When I have been completely challenged in coming up with a broader term, I admit I have looked up the term in Wikipedia to see what are named as “Categories” for that term, listed at the bottom of the page. “Categories” implies a broader term, but these are not necessarily good or correct broader terms. An example of Categories that are not exactly broader terms is for the term Stress management: Stress, Management by type, Psychotherapy, and Psychiatric treatments. Stress management is not exclusively done as (is a part of) Psychotherapy or Psychiatric treatments, so those are not suitable broader terms. “Management by type” is definitely not a good taxonomy term, and the term Management alone has a different meaning of its own. As for the term “Stress,” this is more complicated. Technically, Stress management is not a kind of Stress or a part of Stress, so Stress should not be its broader term.  If this were in a thesaurus, they would definitely be related terms. If your controlled vocabulary is not a thesaurus, and the related-term relationship is not supported, then you may ignore the thesaurus rule in this case, and make Stress the broader term of Stress Management. This relationship is likely to be expected and accepted by users.

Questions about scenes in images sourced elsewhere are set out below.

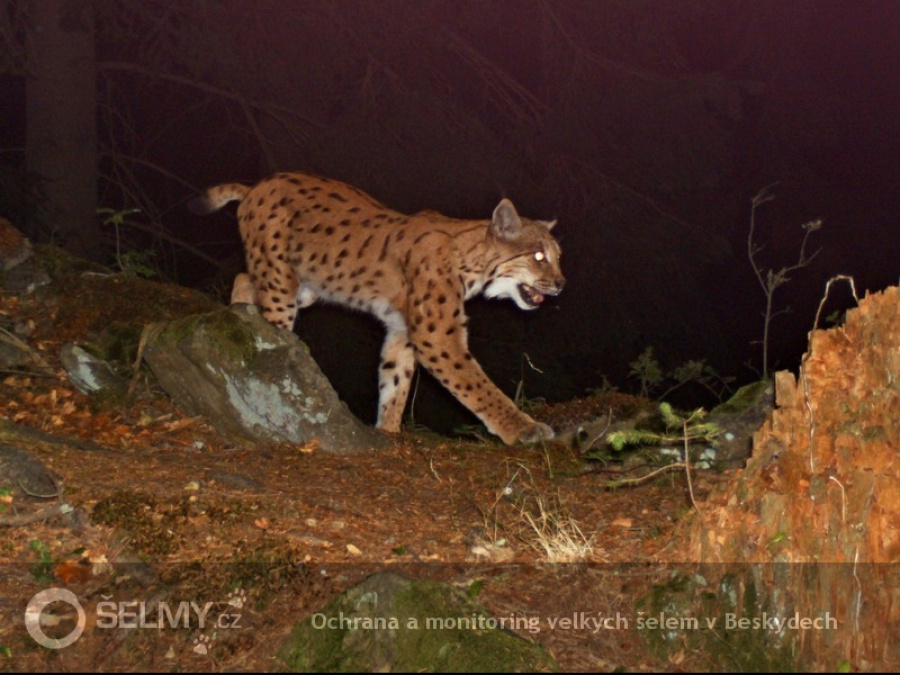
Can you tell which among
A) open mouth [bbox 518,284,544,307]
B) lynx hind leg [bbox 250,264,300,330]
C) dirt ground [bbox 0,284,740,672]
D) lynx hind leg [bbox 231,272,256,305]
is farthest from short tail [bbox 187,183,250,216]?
dirt ground [bbox 0,284,740,672]

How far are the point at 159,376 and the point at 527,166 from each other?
17.8ft

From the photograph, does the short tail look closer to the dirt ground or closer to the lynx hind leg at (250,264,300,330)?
the lynx hind leg at (250,264,300,330)

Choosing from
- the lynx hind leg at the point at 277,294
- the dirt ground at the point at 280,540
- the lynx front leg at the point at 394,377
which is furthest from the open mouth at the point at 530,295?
the dirt ground at the point at 280,540

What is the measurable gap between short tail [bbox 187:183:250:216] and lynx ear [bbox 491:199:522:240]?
219 cm

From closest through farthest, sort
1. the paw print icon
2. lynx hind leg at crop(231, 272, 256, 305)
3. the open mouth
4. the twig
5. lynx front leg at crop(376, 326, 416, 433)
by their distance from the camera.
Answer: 1. the paw print icon
2. the twig
3. the open mouth
4. lynx front leg at crop(376, 326, 416, 433)
5. lynx hind leg at crop(231, 272, 256, 305)

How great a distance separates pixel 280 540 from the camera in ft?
14.5

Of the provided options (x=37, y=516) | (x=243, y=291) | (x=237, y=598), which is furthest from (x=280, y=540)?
(x=243, y=291)

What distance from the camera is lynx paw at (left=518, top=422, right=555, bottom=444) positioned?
23.3ft

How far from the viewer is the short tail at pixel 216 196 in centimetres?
860

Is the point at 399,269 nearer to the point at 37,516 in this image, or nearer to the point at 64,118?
the point at 37,516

Challenges in Special Circumstances

Even creating a taxonomy from the top down taxonomists may encounter challenges or confusions with the hierarchical relationships. One challenging case is the concept of membership. Things and their members could be industries and their companies or international organizations and their member countries. It may seem logical to list the affiliate members “under” the industry or organization of which they are a part, but this is based too much on context and time. Companies can change their industries, and countries can change their international organization affiliation. More significantly, the whole-part hierarchical relationship is about integral parts, not participatory taking “part.” Finally, it may be more practical to put each type (companies, industries, companies, organizations) in a separate facet and not establish any relationship between them in a taxonomy (in contrast to a thesaurus or ontology).

Another potentially confusing case involves occupations and job titles. The subordinate nature of narrower terms should not be confused with the subordinate role of one job title to another. Thus, while a marketing specialist reports to a marketing manager, Marketing managers is not a broader term of Marketing specialists. Furthermore, while a marketing manager reports to a marketing director, we might make the hierarchical relationship in the other direction, with Marketing Directors as a narrower term to Marketing Managers, because directors are a kind of manager. Managers include directors.

Perhaps the most confusing case involves specificity which is not taxonomical specificity. For example, the Syllabi (plural of syllabus), as instructional outlines, in a certain sense are more specific than Curricula (plural of curriculum), which are also kind instructional outlines. Syllabi are for individual courses, and curricula are for a series of courses, such as an entire program of study or degree. Thus, it might seem logical that Syllabi would have the broader term of Curricula. But a syllabus is neither a specific type of curriculum, nor is it part of a curriculum. It is something different. So, it would be better not to have Curricula as a broader term of Syllabi, even in a taxonomy that is lacking related-term relationships.

Parent-Child Confusions

Sometimes the hierarchical relationship is referred to as “parent-child.” While it’s correct that a subsidiary company is a narrower term of its parent company, because it is part of the parent company, a biological child is not a narrower term if its parent, because it is not a part of the parent, but rather an offspring. To avoid confusion, it’s better to describe the relationship as broader/narrower, rather than as parent/child.